I'm not sure what made J.K. Rowling change the real reason why Severus Snape was protecting Harry. In Sorcerer's Stone, she started with the tale how Snape's life was saved by James Potter but as we all know in the later books, it was all about Lily.

"Well, they did rather detest each other. Not unlike yourself and Mr. Malfoy. And then, your father did something Snape could never forgive."

"What?"

"He saved his life."

"What?"

"Yes..." said Dumbledore dreamily. "Funny, the way people's minds work, isn't it? Professor Snape couldn't bear being in your father's debt...I do believe he worked so hard to protect you this year because he felt that would make him and your father even. Then he could go back to hating your father's memory in peace..."


Severus Snape

19. Of photographs and memories

As a get-well-soon gift for Harry after his standoff with Professor Quirrell and Voldemort, Hagrid gave him a photo album full of photos of James and Lily Potter.

"It seemed to be a handsome, leather-covered book. Harry opened it curiously. It was full of wizard photographs. Smiling and waving at him from every page were his mother and father. " 

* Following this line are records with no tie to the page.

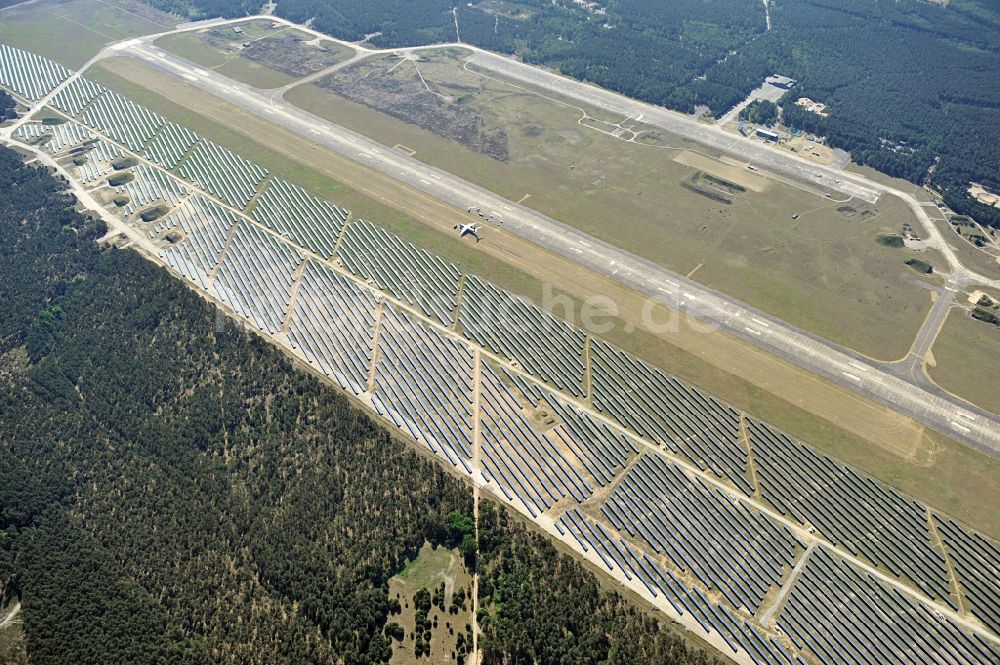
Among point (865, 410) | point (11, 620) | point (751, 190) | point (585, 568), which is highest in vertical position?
point (751, 190)

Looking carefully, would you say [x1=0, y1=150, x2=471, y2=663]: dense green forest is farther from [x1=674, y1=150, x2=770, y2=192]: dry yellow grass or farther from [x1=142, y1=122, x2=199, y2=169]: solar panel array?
[x1=674, y1=150, x2=770, y2=192]: dry yellow grass

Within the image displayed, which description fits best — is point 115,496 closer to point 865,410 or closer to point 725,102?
point 865,410

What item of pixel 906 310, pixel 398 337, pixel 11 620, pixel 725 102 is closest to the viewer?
pixel 11 620

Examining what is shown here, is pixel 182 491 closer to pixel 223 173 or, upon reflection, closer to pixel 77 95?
pixel 223 173

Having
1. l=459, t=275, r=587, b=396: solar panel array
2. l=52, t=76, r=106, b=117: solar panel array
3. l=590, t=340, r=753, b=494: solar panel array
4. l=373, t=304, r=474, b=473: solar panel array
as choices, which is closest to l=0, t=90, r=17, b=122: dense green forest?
l=52, t=76, r=106, b=117: solar panel array

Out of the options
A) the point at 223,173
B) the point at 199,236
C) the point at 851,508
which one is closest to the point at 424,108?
the point at 223,173

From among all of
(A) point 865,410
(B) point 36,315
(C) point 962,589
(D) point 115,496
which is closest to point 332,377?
(D) point 115,496

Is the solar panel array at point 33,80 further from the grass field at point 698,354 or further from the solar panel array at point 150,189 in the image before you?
the grass field at point 698,354
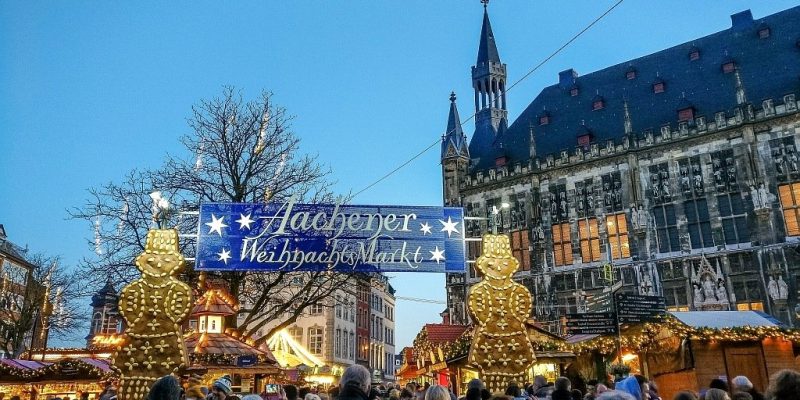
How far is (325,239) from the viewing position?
982 centimetres

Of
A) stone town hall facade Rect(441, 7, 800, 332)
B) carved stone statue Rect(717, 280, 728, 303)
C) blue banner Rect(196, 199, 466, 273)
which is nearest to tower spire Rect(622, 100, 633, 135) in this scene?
stone town hall facade Rect(441, 7, 800, 332)

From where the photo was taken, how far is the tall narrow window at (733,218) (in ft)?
87.4

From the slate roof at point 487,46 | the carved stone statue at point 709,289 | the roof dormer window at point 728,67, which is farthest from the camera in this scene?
the slate roof at point 487,46

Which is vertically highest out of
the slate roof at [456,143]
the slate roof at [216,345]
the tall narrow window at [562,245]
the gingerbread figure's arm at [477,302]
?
the slate roof at [456,143]

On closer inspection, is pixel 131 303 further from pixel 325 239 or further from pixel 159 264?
pixel 325 239

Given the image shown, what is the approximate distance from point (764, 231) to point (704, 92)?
9266mm

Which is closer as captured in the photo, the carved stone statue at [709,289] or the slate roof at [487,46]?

These photos will appear again in Book 5, The Order of Phoenix. 

20. Neville the Brave

I've always thought of Neville Longbottom as the fourth musketeer. Ingenious hints of his importance were laid by J.K. Rowling as early as Sorcerer's Stone.

'There are all kinds of courage,' said Dumbledore, smiling. 'It takes a great deal of bravery to stand up to our enemies, but just as much to stand up to our enemies, but just as much to stand up to our friends. I therefore award ten points to Mr. Neville Longbottom.'


Have I missed anything? Please feel free to share your thoughts and ideas.

Let's have a meaningful discussion about the book series.